[[ Provided records, beginning ]]

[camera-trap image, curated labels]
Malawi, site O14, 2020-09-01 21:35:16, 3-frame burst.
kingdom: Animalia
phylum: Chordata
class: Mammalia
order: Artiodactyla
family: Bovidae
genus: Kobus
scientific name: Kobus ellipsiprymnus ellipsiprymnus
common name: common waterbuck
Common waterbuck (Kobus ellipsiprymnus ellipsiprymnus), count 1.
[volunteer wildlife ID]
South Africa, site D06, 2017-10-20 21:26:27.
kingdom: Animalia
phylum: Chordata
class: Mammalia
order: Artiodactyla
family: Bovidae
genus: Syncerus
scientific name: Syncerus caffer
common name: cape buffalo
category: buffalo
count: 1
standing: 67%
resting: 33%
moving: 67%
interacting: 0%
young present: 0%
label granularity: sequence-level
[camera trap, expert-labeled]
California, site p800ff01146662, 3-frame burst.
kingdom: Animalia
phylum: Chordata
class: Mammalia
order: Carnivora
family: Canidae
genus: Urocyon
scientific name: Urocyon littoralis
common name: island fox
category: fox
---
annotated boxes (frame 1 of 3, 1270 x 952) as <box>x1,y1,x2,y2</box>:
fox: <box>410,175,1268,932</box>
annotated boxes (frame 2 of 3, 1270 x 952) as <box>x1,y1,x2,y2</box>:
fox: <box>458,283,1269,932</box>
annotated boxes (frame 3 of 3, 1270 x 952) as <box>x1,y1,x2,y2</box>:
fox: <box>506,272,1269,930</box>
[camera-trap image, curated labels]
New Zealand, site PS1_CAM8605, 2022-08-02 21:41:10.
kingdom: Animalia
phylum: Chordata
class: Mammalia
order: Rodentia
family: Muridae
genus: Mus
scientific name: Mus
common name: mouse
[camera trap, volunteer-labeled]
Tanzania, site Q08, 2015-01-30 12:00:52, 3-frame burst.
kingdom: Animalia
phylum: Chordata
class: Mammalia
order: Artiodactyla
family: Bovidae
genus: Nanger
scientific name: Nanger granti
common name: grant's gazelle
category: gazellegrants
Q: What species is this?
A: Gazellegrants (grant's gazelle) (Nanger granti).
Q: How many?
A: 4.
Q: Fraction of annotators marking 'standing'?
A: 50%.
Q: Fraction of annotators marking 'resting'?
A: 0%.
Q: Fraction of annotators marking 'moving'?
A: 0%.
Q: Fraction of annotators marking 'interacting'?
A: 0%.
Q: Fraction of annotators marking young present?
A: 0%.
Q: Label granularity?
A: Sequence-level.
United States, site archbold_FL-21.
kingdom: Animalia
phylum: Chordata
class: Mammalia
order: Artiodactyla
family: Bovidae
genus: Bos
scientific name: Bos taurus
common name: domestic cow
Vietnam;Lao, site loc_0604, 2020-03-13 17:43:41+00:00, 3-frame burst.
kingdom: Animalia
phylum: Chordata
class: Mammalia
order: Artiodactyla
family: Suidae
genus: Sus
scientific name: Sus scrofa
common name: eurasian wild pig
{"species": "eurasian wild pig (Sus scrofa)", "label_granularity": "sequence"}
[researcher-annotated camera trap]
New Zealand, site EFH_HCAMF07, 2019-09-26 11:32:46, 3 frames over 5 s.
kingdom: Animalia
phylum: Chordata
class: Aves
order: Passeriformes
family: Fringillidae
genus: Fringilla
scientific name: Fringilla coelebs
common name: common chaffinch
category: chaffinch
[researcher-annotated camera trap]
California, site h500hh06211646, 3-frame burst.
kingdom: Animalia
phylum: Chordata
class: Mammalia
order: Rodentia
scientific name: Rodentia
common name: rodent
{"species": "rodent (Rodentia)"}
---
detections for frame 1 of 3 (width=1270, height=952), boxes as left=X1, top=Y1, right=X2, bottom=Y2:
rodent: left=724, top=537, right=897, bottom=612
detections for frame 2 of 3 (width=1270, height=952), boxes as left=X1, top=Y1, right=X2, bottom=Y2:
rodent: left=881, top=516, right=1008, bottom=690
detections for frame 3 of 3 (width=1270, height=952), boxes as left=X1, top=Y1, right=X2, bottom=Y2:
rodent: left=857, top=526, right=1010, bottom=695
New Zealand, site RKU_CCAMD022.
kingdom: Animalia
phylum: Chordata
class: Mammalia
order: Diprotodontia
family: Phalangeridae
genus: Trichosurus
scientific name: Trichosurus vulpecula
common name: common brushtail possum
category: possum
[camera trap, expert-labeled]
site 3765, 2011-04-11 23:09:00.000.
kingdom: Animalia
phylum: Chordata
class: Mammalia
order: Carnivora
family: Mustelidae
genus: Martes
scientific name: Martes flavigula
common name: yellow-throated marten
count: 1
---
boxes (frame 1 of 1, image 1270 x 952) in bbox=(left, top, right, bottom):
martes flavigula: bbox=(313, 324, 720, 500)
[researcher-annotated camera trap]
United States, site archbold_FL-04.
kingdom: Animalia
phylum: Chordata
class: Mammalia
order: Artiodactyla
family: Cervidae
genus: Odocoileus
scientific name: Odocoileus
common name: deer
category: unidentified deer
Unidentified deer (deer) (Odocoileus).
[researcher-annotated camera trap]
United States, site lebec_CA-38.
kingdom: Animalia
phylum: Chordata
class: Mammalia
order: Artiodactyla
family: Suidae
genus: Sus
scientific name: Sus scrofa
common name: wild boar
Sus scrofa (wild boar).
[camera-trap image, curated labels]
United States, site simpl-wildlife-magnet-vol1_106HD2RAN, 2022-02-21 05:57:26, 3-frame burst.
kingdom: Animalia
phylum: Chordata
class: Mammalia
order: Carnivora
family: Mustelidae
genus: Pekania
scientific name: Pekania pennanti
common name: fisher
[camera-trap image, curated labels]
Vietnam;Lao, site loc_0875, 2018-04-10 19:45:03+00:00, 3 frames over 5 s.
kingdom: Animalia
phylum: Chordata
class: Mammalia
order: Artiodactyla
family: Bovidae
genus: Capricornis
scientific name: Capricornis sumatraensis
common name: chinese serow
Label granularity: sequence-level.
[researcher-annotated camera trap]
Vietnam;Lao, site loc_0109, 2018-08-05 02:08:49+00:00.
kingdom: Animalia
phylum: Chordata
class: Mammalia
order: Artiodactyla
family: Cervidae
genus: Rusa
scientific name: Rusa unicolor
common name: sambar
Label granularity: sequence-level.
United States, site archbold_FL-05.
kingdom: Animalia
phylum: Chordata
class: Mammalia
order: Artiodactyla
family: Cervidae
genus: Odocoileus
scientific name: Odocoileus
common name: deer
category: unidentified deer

[[ Provided records, end ]]

How to complete this task:
Which lines of the records above hold the word "present"? Copy each of them.

Task output:
young present: 0%
Q: Fraction of annotators marking young present?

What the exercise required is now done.